= PROVIDED DATA =
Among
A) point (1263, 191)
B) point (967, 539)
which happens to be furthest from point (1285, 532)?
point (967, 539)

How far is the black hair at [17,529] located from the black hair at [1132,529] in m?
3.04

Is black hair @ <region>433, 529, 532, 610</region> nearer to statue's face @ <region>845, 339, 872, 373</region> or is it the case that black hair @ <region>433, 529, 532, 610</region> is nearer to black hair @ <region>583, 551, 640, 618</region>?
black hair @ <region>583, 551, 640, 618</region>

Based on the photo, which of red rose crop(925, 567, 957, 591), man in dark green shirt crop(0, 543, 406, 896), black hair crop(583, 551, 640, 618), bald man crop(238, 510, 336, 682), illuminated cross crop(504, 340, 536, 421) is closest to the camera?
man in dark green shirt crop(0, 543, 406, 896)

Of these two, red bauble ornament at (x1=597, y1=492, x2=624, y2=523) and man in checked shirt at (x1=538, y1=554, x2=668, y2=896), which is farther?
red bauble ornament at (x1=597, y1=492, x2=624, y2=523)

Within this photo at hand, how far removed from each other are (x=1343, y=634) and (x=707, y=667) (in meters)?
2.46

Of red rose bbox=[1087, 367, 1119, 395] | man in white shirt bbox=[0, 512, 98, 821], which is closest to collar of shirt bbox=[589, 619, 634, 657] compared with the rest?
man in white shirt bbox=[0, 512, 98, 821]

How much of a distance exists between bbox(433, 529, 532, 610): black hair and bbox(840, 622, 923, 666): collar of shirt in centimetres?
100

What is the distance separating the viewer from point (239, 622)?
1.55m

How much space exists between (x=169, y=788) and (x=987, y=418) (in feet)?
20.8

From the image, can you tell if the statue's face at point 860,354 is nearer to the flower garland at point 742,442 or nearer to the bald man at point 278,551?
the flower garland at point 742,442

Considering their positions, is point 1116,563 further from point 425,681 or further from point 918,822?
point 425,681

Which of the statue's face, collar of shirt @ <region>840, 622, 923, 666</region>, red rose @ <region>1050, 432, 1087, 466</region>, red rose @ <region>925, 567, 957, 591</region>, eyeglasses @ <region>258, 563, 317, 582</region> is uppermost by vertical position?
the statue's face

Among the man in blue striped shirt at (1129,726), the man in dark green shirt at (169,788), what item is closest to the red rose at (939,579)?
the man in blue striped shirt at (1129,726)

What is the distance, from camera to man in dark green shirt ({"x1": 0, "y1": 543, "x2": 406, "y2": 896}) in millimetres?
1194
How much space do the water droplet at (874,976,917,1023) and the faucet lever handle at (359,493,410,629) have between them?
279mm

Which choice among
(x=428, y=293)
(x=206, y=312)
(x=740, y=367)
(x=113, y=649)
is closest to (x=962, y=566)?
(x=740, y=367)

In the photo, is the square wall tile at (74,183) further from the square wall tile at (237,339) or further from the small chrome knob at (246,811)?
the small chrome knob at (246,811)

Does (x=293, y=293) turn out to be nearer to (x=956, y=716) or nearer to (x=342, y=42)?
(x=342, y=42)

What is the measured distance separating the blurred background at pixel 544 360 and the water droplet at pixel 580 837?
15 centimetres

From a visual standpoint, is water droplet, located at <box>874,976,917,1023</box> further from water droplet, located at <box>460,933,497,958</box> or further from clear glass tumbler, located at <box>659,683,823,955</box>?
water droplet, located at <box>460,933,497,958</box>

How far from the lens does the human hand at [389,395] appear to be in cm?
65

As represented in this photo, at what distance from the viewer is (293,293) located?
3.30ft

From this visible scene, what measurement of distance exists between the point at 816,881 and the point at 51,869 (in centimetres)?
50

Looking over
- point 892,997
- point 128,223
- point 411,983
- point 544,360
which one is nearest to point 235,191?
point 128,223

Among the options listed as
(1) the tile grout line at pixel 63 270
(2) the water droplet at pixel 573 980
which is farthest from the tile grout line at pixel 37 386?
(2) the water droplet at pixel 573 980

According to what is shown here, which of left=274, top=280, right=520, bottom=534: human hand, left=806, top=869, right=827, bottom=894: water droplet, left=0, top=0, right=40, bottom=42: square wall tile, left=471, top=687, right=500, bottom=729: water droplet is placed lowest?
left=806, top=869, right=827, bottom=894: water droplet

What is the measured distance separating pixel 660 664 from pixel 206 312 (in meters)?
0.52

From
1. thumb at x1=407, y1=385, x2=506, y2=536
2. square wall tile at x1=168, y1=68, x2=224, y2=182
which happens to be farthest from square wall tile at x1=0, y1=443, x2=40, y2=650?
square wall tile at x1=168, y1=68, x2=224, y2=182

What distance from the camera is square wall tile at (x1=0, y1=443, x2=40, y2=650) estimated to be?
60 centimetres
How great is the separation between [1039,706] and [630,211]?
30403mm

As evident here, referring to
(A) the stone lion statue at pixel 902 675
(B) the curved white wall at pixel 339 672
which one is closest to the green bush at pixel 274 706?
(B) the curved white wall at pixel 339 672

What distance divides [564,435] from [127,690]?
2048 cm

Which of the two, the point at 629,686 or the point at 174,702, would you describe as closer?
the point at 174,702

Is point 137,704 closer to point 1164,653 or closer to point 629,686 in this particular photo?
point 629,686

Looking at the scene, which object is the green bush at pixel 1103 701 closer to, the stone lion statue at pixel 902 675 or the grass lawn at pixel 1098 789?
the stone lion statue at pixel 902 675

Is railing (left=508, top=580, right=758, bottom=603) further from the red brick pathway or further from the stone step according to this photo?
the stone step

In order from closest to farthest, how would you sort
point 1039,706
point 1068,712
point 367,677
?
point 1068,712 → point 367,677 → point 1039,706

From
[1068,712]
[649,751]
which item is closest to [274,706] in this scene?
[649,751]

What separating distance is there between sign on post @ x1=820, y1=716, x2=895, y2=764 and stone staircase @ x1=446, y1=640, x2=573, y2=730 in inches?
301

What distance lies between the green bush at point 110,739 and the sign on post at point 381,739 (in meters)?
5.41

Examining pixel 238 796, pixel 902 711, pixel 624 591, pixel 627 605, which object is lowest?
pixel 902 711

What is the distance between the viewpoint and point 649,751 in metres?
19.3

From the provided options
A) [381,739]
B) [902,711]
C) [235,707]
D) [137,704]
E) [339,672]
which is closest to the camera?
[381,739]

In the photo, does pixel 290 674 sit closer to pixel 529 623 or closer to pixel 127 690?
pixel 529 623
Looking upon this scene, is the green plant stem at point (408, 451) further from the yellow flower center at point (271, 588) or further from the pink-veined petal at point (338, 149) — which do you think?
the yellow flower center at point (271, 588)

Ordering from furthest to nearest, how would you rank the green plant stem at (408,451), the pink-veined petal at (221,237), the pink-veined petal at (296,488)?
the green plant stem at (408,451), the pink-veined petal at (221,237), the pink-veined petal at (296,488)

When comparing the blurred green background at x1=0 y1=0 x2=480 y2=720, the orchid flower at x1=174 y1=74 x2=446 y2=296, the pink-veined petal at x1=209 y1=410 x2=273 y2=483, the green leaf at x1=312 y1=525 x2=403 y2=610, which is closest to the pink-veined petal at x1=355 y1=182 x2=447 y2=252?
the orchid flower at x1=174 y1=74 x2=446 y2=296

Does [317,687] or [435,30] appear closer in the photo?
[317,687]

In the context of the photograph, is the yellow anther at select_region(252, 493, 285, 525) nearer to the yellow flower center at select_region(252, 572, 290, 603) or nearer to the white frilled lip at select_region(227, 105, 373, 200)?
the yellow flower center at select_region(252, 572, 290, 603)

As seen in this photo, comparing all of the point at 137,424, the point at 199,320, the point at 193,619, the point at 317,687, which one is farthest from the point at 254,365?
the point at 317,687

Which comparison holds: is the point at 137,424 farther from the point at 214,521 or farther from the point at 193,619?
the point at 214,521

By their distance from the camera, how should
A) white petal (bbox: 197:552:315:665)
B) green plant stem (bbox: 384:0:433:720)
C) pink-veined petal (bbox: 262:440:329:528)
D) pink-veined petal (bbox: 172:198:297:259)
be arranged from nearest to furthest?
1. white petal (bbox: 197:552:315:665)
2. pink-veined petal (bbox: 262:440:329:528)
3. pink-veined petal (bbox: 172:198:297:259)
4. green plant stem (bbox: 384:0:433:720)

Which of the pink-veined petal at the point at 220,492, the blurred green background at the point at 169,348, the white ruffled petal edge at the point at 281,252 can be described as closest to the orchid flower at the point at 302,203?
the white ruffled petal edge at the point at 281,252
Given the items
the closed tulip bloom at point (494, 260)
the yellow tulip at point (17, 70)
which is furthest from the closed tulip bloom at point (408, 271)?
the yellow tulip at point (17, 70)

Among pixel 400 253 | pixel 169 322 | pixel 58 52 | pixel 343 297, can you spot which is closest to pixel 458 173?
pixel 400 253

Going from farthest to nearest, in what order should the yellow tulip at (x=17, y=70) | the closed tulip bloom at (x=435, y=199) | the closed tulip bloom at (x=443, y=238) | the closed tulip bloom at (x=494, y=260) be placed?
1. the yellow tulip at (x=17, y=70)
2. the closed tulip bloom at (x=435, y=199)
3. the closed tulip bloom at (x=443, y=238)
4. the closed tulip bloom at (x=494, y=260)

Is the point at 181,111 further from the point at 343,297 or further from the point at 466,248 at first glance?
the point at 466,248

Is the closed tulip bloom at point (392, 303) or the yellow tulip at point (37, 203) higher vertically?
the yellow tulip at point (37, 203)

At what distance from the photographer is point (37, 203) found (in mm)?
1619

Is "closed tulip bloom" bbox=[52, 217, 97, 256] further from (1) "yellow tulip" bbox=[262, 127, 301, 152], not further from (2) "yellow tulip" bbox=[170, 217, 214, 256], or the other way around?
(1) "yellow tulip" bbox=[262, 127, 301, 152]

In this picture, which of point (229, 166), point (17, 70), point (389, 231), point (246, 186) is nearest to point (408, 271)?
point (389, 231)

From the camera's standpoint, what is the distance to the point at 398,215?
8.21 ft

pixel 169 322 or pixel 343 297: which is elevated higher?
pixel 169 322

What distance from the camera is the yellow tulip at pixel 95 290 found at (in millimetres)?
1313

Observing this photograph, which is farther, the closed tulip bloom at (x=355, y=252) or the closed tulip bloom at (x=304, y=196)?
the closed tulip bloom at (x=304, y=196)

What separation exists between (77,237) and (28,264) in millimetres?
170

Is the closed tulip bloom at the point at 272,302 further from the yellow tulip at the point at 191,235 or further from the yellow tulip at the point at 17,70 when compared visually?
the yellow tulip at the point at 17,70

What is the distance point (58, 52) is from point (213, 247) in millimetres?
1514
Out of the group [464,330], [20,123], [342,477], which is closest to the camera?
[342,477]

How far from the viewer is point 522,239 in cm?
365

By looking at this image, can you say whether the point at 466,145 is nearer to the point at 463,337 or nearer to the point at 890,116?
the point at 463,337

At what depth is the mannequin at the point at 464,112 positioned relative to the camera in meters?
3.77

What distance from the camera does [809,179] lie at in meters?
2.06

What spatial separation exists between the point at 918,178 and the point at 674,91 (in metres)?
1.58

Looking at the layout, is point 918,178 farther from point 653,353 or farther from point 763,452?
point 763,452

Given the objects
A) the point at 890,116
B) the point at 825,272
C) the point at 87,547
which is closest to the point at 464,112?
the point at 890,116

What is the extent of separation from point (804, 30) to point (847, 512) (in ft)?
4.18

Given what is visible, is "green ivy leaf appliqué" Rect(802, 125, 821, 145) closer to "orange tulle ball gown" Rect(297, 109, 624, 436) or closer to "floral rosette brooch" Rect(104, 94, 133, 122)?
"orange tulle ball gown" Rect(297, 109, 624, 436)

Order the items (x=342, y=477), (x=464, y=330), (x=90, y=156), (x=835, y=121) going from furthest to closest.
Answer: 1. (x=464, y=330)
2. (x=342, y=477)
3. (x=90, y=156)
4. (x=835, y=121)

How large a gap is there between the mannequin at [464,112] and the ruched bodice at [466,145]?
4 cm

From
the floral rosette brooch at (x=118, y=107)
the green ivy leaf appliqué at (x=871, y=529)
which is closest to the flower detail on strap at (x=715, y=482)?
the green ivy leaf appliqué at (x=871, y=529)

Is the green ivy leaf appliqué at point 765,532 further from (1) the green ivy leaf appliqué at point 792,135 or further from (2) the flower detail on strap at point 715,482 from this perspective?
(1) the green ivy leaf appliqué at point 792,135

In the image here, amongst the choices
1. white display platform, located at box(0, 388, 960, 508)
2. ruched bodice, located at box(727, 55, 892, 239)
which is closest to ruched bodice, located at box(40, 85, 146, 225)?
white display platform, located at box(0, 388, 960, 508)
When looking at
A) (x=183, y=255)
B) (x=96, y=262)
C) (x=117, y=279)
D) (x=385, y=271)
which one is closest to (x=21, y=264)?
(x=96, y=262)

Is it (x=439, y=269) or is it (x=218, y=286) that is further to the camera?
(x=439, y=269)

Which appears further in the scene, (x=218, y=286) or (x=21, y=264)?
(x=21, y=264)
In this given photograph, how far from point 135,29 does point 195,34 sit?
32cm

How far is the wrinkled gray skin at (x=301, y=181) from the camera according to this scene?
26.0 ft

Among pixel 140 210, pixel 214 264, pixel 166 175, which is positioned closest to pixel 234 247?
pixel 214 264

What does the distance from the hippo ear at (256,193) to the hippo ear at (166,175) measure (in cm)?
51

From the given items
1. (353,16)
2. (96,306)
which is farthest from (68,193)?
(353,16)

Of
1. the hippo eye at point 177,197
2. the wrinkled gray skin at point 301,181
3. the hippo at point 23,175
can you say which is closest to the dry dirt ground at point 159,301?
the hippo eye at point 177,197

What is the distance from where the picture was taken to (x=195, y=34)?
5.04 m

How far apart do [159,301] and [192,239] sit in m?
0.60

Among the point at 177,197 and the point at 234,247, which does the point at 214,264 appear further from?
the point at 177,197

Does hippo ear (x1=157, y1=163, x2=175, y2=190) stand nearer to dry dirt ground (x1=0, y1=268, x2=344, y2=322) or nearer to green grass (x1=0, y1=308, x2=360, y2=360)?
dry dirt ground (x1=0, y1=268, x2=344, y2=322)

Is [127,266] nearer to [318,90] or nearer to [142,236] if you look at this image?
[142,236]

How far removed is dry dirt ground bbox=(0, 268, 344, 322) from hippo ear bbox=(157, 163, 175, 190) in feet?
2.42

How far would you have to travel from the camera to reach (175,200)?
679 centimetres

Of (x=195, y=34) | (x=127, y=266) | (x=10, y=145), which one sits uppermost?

= EXERCISE GOAL =
Return unchanged the lines above from the one containing "Which appears further" through the last line, both ends included.

= RIGHT ANSWER =
Which appears further in the scene, (x=218, y=286) or (x=21, y=264)?
(x=21, y=264)
In this given photograph, how far from point 135,29 does point 195,34 sit?
32cm

How far is the wrinkled gray skin at (x=301, y=181) from the camera according to this scene?
26.0 ft

Among pixel 140 210, pixel 214 264, pixel 166 175, which is positioned closest to pixel 234 247?
pixel 214 264

What does the distance from the hippo ear at (256,193) to the hippo ear at (166,175) measure (in cm)?
51

From the given items
1. (353,16)
2. (96,306)
which is farthest from (68,193)?
(353,16)

Of
1. the hippo eye at point 177,197
2. the wrinkled gray skin at point 301,181
3. the hippo at point 23,175
can you say which is closest to the dry dirt ground at point 159,301?
the hippo eye at point 177,197

What is the distance from where the picture was taken to (x=195, y=34)?
5.04 m

How far apart do [159,301] and [192,239] sit in m?
0.60

Among the point at 177,197 and the point at 234,247, which does the point at 214,264 appear further from?
the point at 177,197

Does hippo ear (x1=157, y1=163, x2=175, y2=190) stand nearer to dry dirt ground (x1=0, y1=268, x2=344, y2=322) or nearer to green grass (x1=0, y1=308, x2=360, y2=360)?
dry dirt ground (x1=0, y1=268, x2=344, y2=322)

Is [127,266] nearer to [318,90] or nearer to [142,236] if you look at this image?
[142,236]

How far removed is dry dirt ground bbox=(0, 268, 344, 322) from hippo ear bbox=(157, 163, 175, 190) in feet?
2.42

How far would you have to travel from the camera to reach (175,200)?
679 centimetres

Of (x=195, y=34) | (x=127, y=266) | (x=10, y=145), which one sits uppermost?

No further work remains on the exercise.